Text shown
+---+

Code style: black CircleCI

Caper

Caper (Cromwell Assisted Pipeline ExecutoR) is a wrapper Python package for Cromwell.

Introduction

Caper wraps Cromwell to run pipelines on multiple platforms like GCP (Google Cloud Platform), AWS (Amazon Web Service) and HPCs like SLURM, SGE, PBS/Torque and LSF. It provides easier way of running Cromwell server/run modes by automatically composing necessary input files for Cromwell. Caper can run each task on a specified environment (Docker, Singularity or Conda). Also, Caper automatically localizes all files (keeping their directory structure) defined in your input JSON and command line according to the specified backend. For example, if your chosen backend is GCP and files in your input JSON are on S3 buckets (or even URLs) then Caper automatically transfers s3:// and http(s):// files to a specified gs:// bucket directory. Supported URIs are s3://, gs://, http(s):// and local absolute paths. You can use such URIs either in CLI and input JSON. Private URIs are also accessible if you authenticate using cloud platform CLIs like gcloud auth, aws configure and using ~/.netrc for URLs.

Installation for Google Cloud Platform and AWS

See this for details.

Installation for AWS

See this for details.

Installation

  1. Make sure that you have Java (>= 11) and Python>=3.6 installed on your system and pip to install Caper.

    $ pip install caper
  2. If you see an error message like caper: command not found then add the following line to the bottom of ~/.bashrc and re-login.

    export PATH=$PATH:~/.local/bin
  3. Choose a backend from the following table and initialize Caper. This will create a default Caper configuration file ~/.caper/default.conf, which have only required parameters for each backend. caper init will also install Cromwell/Womtool JARs on ~/.caper/. Downloading those files can take up to 10 minutes. Once they are installed, Caper can completely work offline with local data files.

    Backend Description
    local local computer without cluster engine.
    slurm SLURM cluster.
    sge Sun GridEngine cluster.
    pbs PBS cluster.
    lsf LSF cluster.
    sherlock Stanford Sherlock (based on slurm backend).
    scg Stanford SCG (based on slurm backend).

+---+

Supplied data
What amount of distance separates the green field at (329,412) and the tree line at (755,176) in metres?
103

+---+

Given task 1
Copy everything in the Caper README from "Installation for AWS" down to "to install Caper.".
Given task 2
Which URI types does the Caper README list as supported?
Given task 3
Go on with the Caper README from the point where it stops.

Written response 1
Installation for AWS

See this for details.

Installation

  1. Make sure that you have Java (>= 11) and Python>=3.6 installed on your system and pip to install Caper.

Written response 2
s3://, gs://, http(s):// and local absolute paths.

Written response 3
    $ caper init [BACKEND]
  4. Edit ~/.caper/default.conf and follow instructions in there. DO NOT LEAVE ANY PARAMETERS UNDEFINED OR CAPER WILL NOT WORK CORRECTLY

Docker, Singularity and Conda

For local backends (local, slurm, sge, pbs and lsf), you can use --docker, --singularity or --conda to run WDL tasks in a pipeline within one of these environment. For example, caper run ... --singularity docker://ubuntu:latest will run each task within a Singularity image built from a docker image ubuntu:latest. These parameters can also be used as flags. If used as a flag, Caper will try to find a default docker/singularity/conda in WDL. e.g. All ENCODE pipelines have default docker/singularity images defined within WDL’s meta section (under key caper_docker or default_docker).

IMPORTANT: Docker/singularity/conda defined in Caper’s configuration file or in CLI (--docker, --singularity and --conda) will be overriden by those defined in WDL task’s runtime. We provide these parameters to define default/base environment for a pipeline, not to override on WDL task’s runtime.

For Conda users, make sure that you have installed pipeline’s Conda environments before running pipelines. Caper only knows Conda environment’s name. You don’t need to activate any Conda environment before running a pipeline since Caper will internally run conda run -n ENV_NAME COMMANDS for each task.

Take a look at the following examples:

$ caper run test.wdl --docker # can be used as a flag too, Caper will find docker image from WDL if defined
$ caper run test.wdl --singularity docker://ubuntu:latest
$ caper submit test.wdl --conda your_conda_env_name # running caper server is required

An environemnt defined here will be overriden by those defined in WDL task’s runtime. Therefore, think of this as a base/default environment for your pipeline. You can define per-task environment in each WDL task’s runtime.

For cloud backends (gcp and aws), you always need to use --docker (can be skipped). Caper will automatically try to find a base docker image defined in your WDL. For other pipelines, define a base docker image in Caper’s CLI or directly in each WDL task’s runtime.

Singularity and Docker Hub pull limit

If you provide a Singularity image based on docker docker:// then Caper will locally build a temporary Singularity image (*.sif) under SINGULARITY_CACHEDIR (defaulting to ~/.singularity/cache if not defined). However, Singularity will blindly pull from DockerHub to quickly reach a daily pull limit. It’s recommended to use Singularity images from shub:// (Singularity Hub) or library:// (Sylabs Cloud).

Important notes for Conda users

Since Caper>=2.0 you don’t have to activate Conda environment before running pipelines. Caper will internally run conda run -n ENV_NAME /bin/bash script.sh. Just make sure that you correctly installed given pipeline’s Conda environment(s).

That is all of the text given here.